PROBLEM DETAILS: You are asked to repeat the listing word for word and to leave out its pictures.
** GIVEN DATA follows **
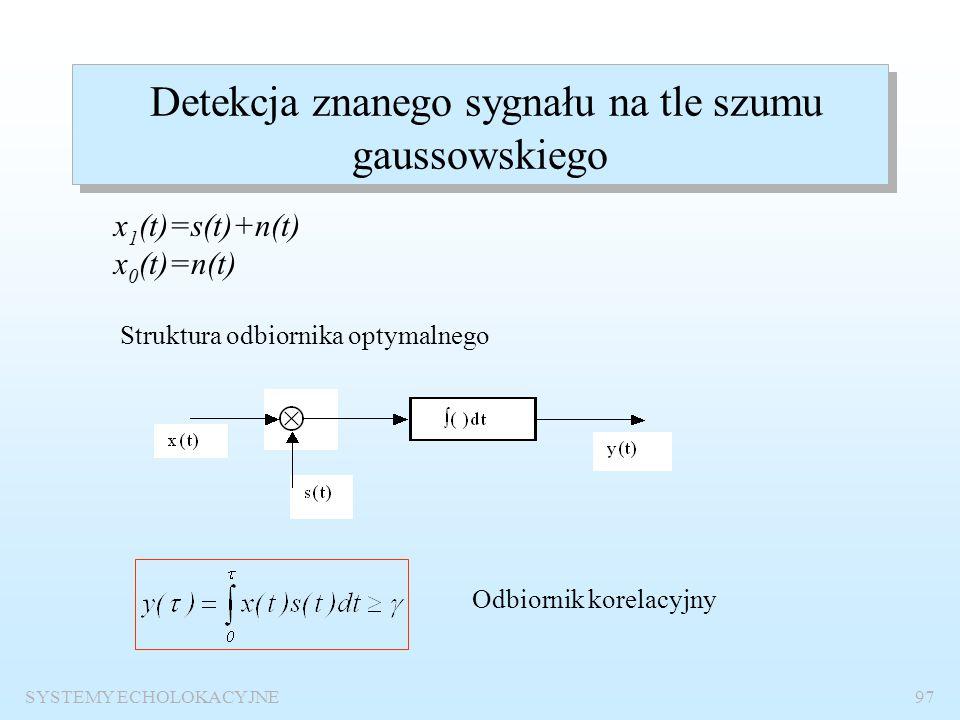SYSTEMY ECHOLOKACYJNE96 p FA =p 0 *p s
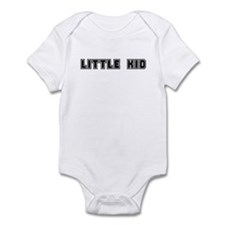 """Little Kid"" Infant Bodysuit"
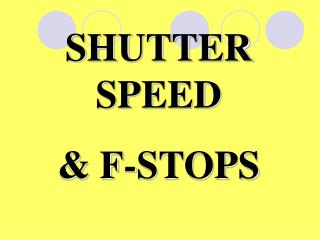 SHUTTER SPEED  & F-STOPS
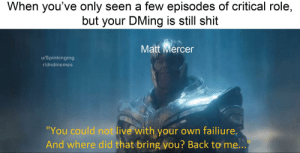 "Run, Shit, and Live: When you've only seen a few episodes of critical role,  but your DMing is still shit  Matt Mercer  u/Spinkinging  rldndmemes  ""You could not live with your own failiure.  And where did that bring you? Back to me... Dread it, run from it"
** End of GIVEN DATA **
WRITTEN RESPONSE:
SYSTEMY ECHOLOKACYJNE96 p FA =p 0 *p s
 """Little Kid"" Infant Bodysuit"
 SHUTTER SPEED  & F-STOPS
 "Run, Shit, and Live: When you've only seen a few episodes of critical role,  but your DMing is still shit  Matt Mercer  u/Spinkinging  rldndmemes  ""You could not live with your own failiure.  And where did that bring you? Back to me... Dread it, run from it"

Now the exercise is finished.